▶ [Kutipan Sumber]:

Kiai yang Menjadi Khodimul Ummah
“Dan tidaklah Aku jadikan jin dan manusia, melainkan hanya untuk mengabdikan diri kepada-Ku.” Salah satu ayat dalam Al Qur’an surat Addariyat ayat 56 itulah yang menjadi pedoman dasar KH. Badrus Salam. Karenanya, tidaklah heran jika kemudian segala aktivitas hidup beliau lebih banyak dicurahkan untuk mengabdi kepada Allah SWT, dan menjadi khodimul ummah (melayani kepentingan umat). Prinsipnya, segala aktivitas hidup itu harus diniati untuk beribadah, tanpa pamrih atau mengharapkan sesuatu dari manusia. “Orang hidup itu untuk beribadah, kata KH Badrus Salam, kala itu.

▶ [Terapkan yang Dibaca]:
• 1. Menurut teks tentang KH. Badrus Salam, ayat Al-Qur'an mana yang menjadi pedoman dasar beliau?
• 2. Tuliskan lanjutan teks tentang KH. Badrus Salam, mulai setelah kalimat terakhir yang ada.

▶ [Bahan yang Diambil]:
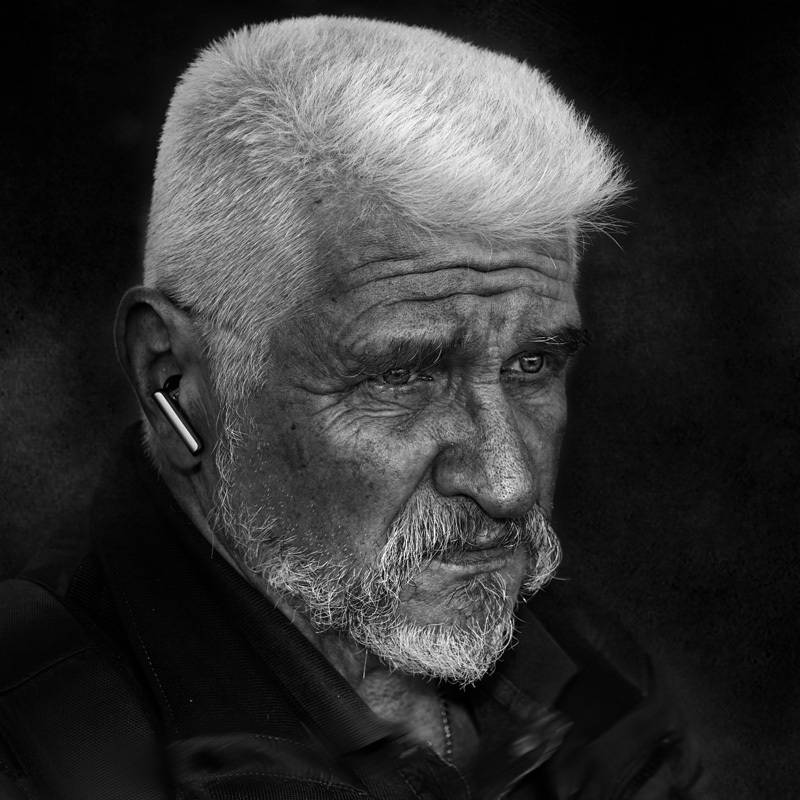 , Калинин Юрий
==
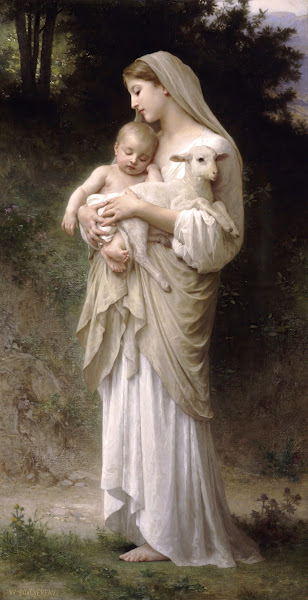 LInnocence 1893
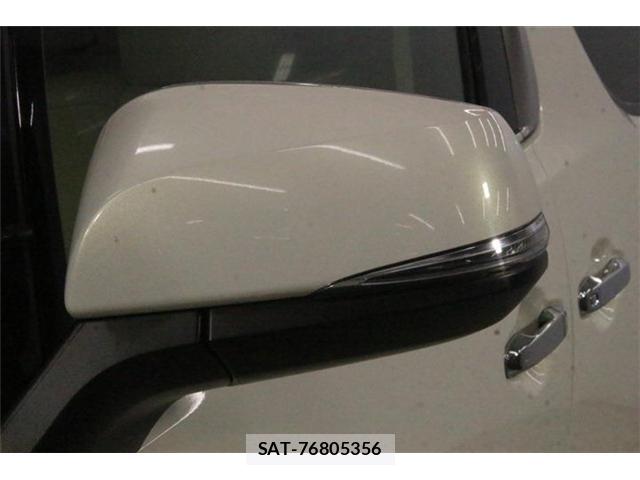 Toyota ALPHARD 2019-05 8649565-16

▶ [Hasil Latihan]:
• 1. Surat Addariyat ayat 56.

• 2.
Kiai low profile, yang berpenampilan kalem ini dilahirkan pada tahun 1906 di Desa Tempursari, Kecamatan Klaten, Solo Jateng. Beliau putra sulung dari tiga bersaudara. Pendidikan Kiai Badrus Salam sejak kecil lebih banyak diasuh oleh H Muhsin, ayahnya, dan kemudian nyantri di Ponpes Jamsaren, Solo.
Keluarga Kiai Badrus, termasuk orang yang mentaati hasil keputusan pertemuan Kiai se Jawa, yang waktu itu melawan politik penjajahan Belanda, hingga terjadinya perang Diponegoro sekitar tahun 1918-1925. Pada pertemuan itu, para Kiai se Jawa memberi fatwa agar umat Islam harus membentengi diri dari pengaruh politik Belanda, hingga umat Islam harus mengisolir diri ke desa-desa. Bahkan, para kiai mengharamkan segala sesuatu yang berbau Belanda. Seperti memakai celana, sepatu, berdasi, makan menggunakan sendok dan garpu, termasuk sekolah umum, kata KH Abdullah Iskandar, santri Kiai Badrus Salam di Madrasah Muallimin, Jagalan yang mendampingi sejak tahun 1941 hingga menjelang beliau wafat.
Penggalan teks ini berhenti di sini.